Activity:
The expected response is a copy of every line in the entries below that includes the word "camera".
========================================
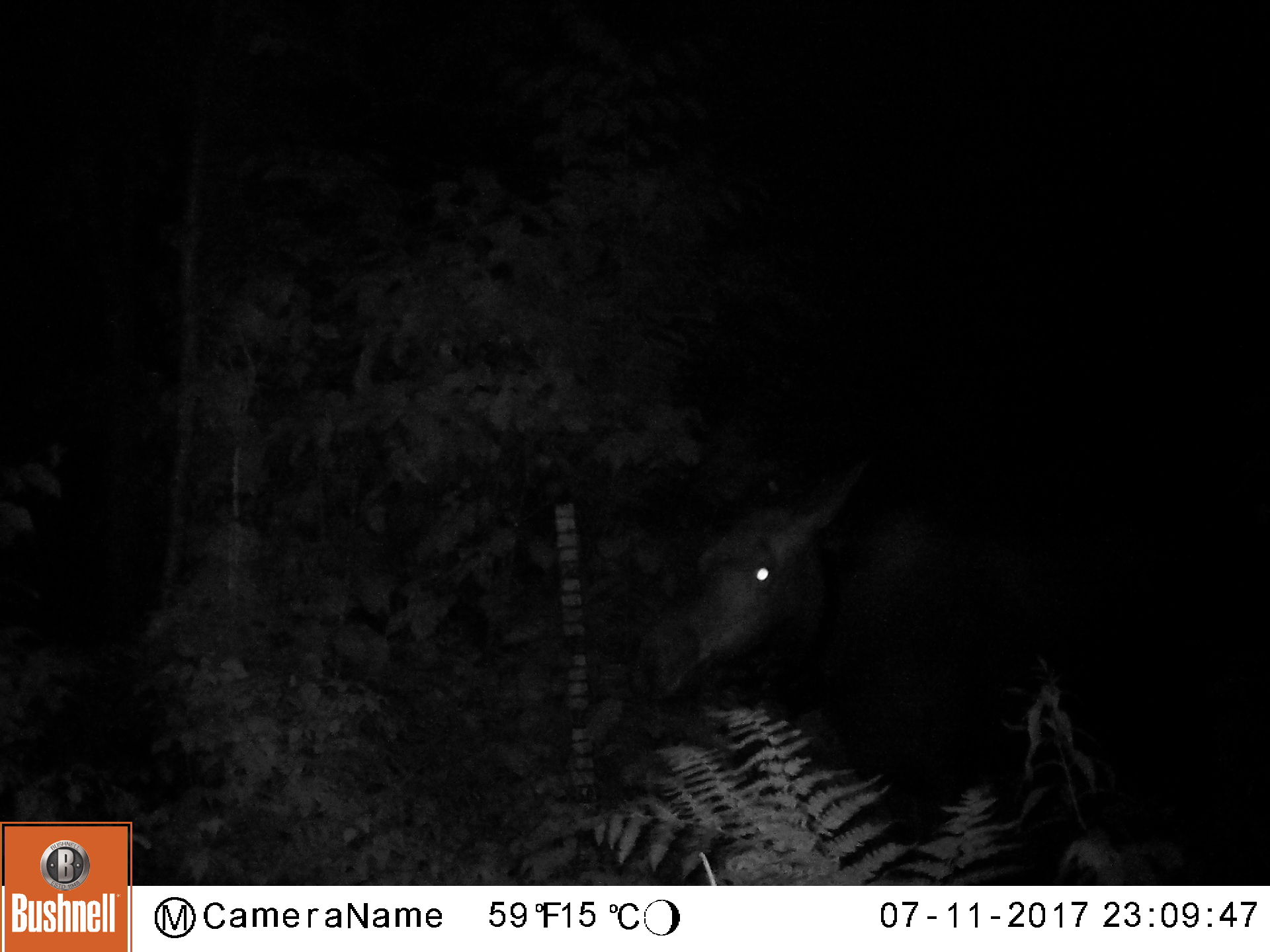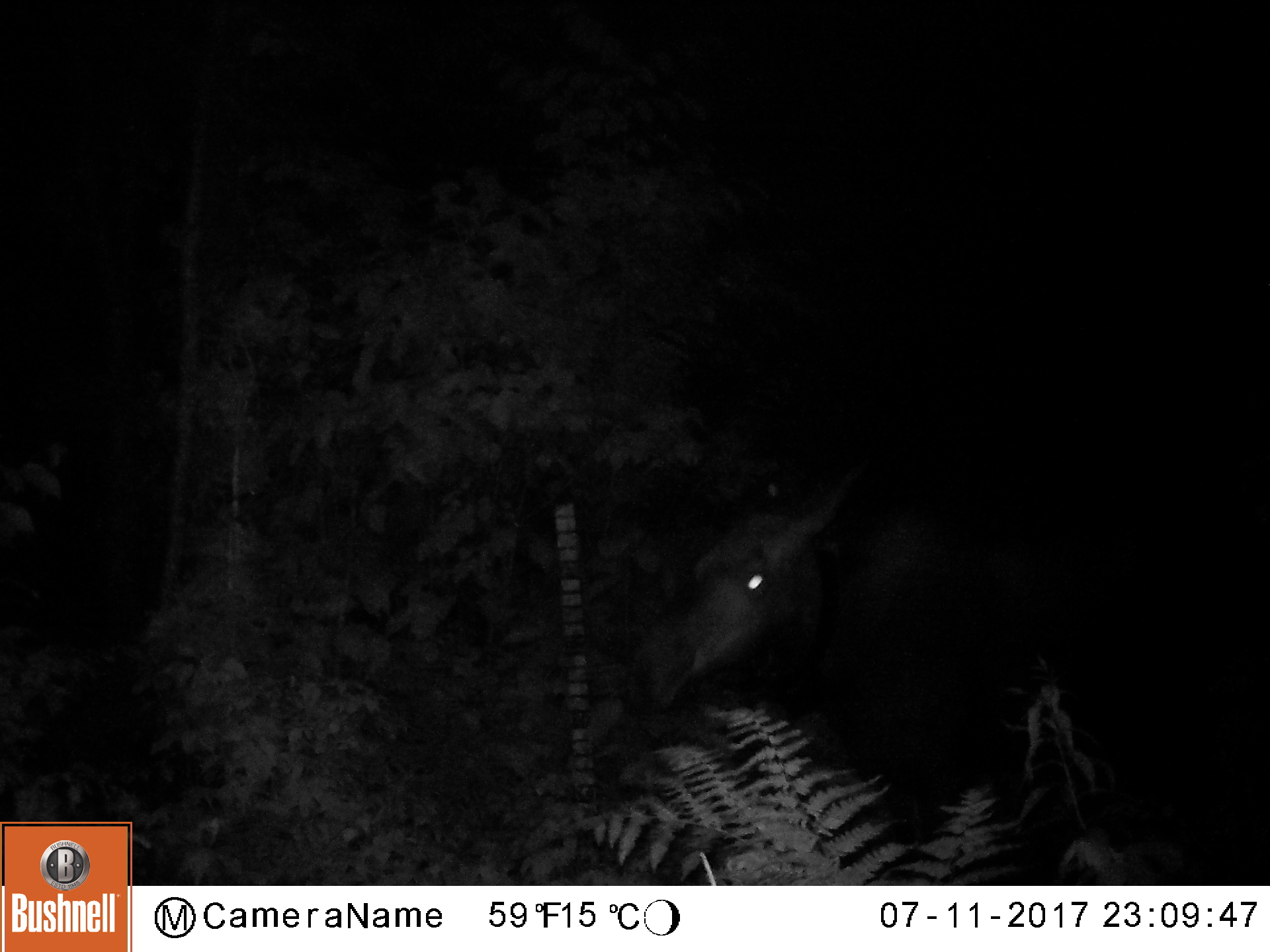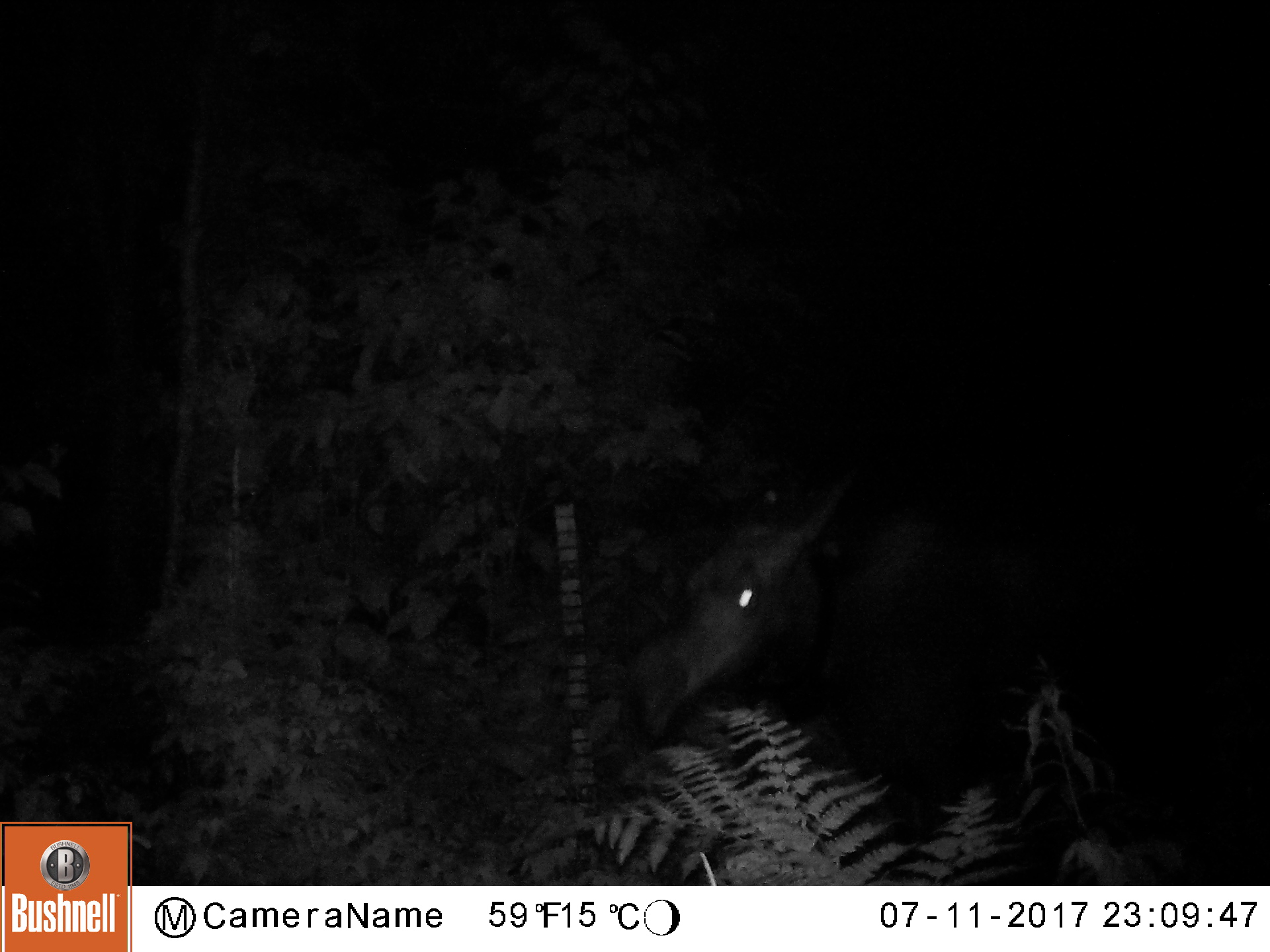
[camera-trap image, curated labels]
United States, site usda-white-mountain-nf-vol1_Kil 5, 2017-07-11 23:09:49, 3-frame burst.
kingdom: Animalia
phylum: Chordata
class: Mammalia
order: Artiodactyla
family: Cervidae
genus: Alces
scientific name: Alces alces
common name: moose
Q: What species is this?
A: Moose (Alces alces).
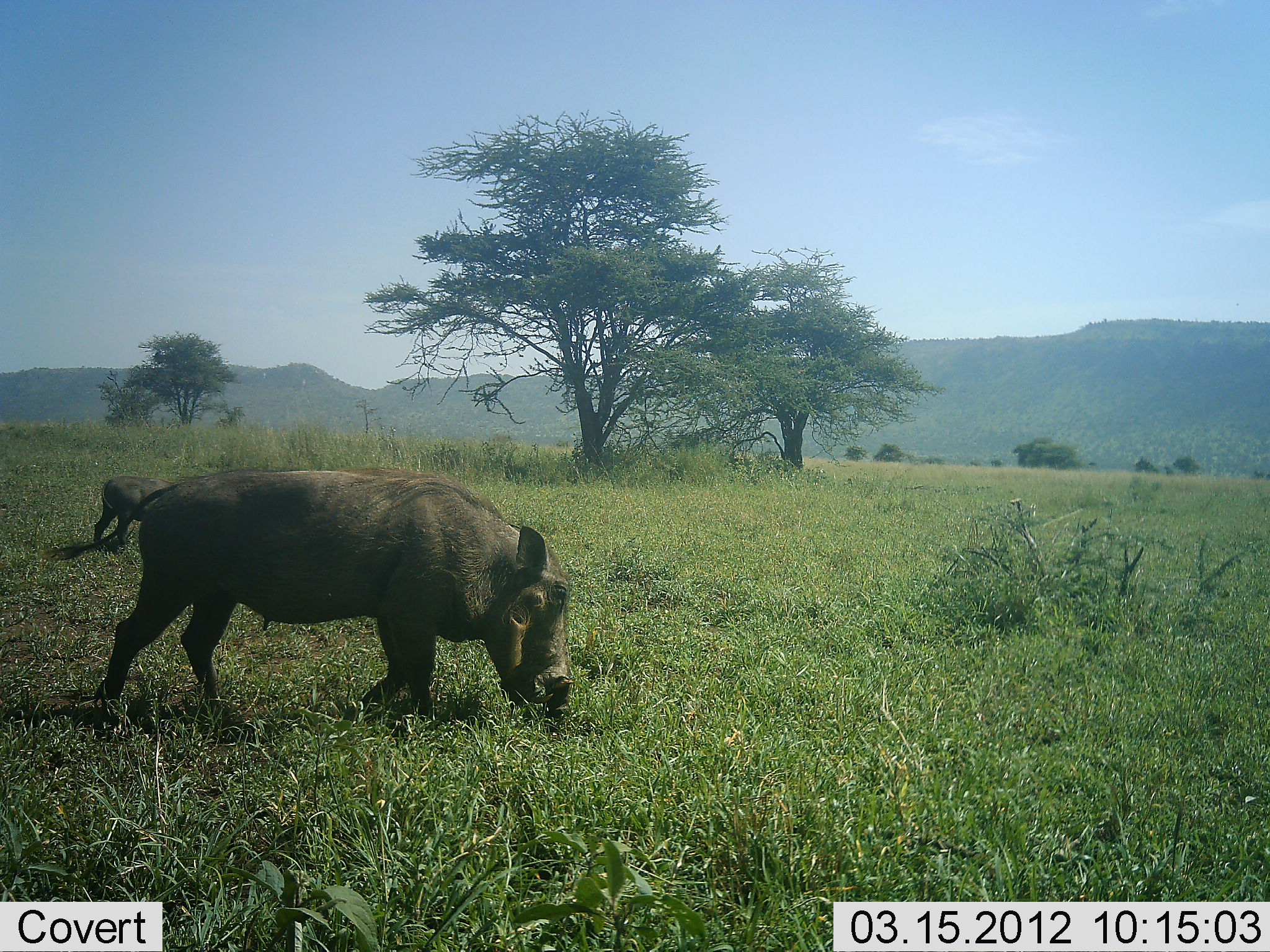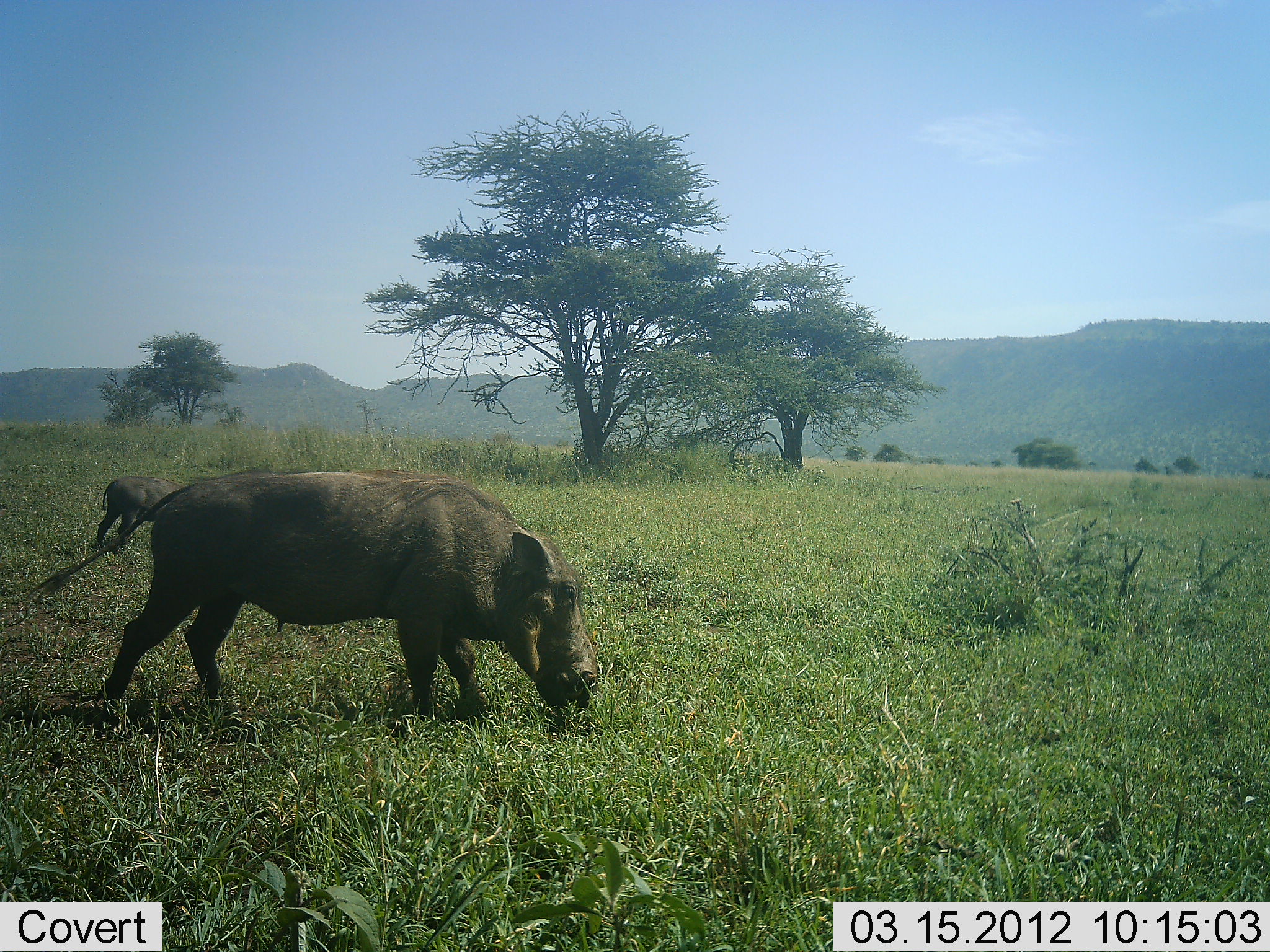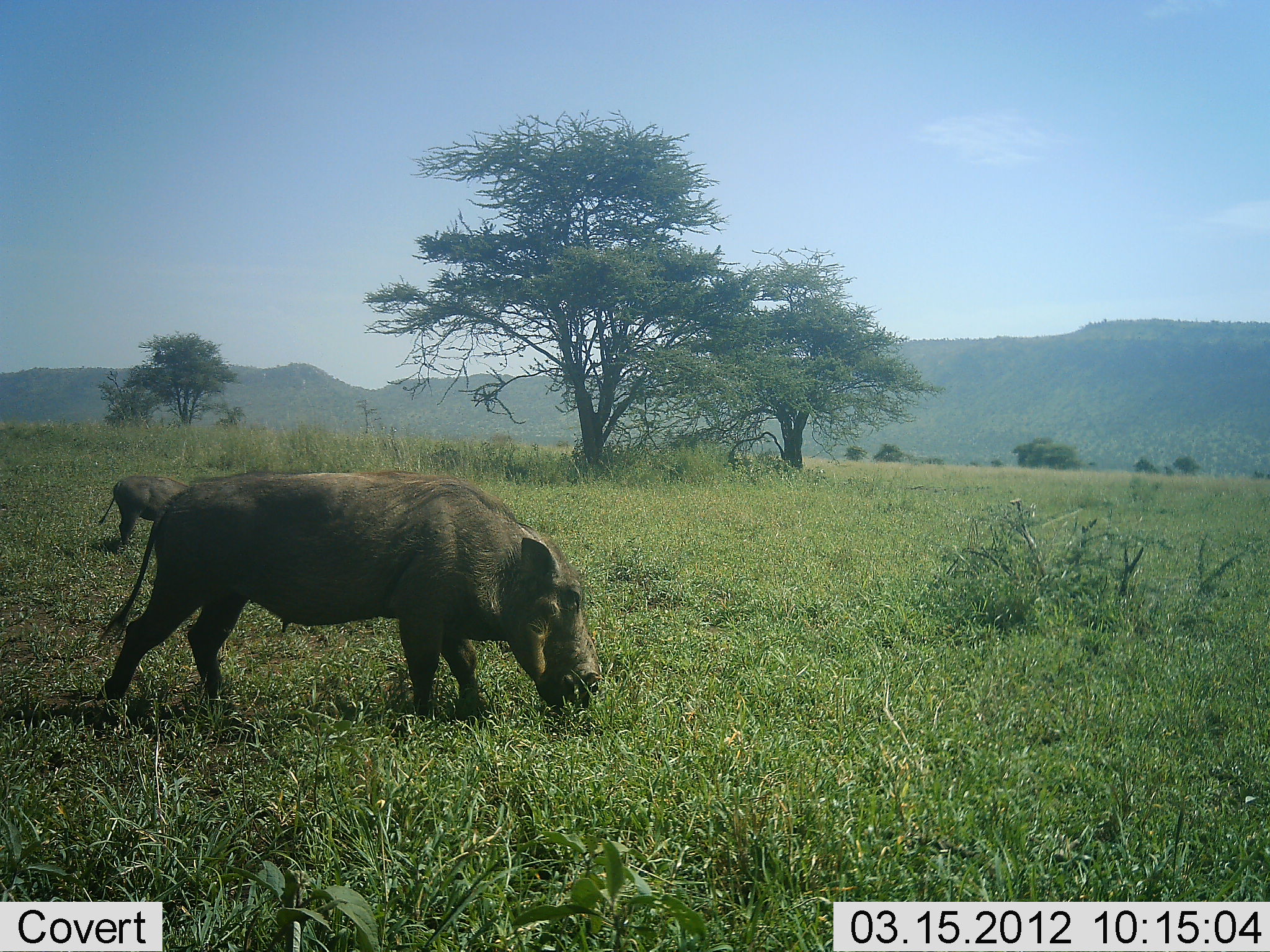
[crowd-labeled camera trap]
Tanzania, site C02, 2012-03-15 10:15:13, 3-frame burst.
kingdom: Animalia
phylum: Chordata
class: Mammalia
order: Artiodactyla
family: Suidae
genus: Phacochoerus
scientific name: Phacochoerus africanus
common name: warthog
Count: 2.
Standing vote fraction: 22%.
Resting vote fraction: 0%.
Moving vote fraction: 11%.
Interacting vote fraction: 0%.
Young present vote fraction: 6%.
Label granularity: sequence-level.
========================================
Reply to the task:
[camera-trap image, curated labels]
[crowd-labeled camera trap]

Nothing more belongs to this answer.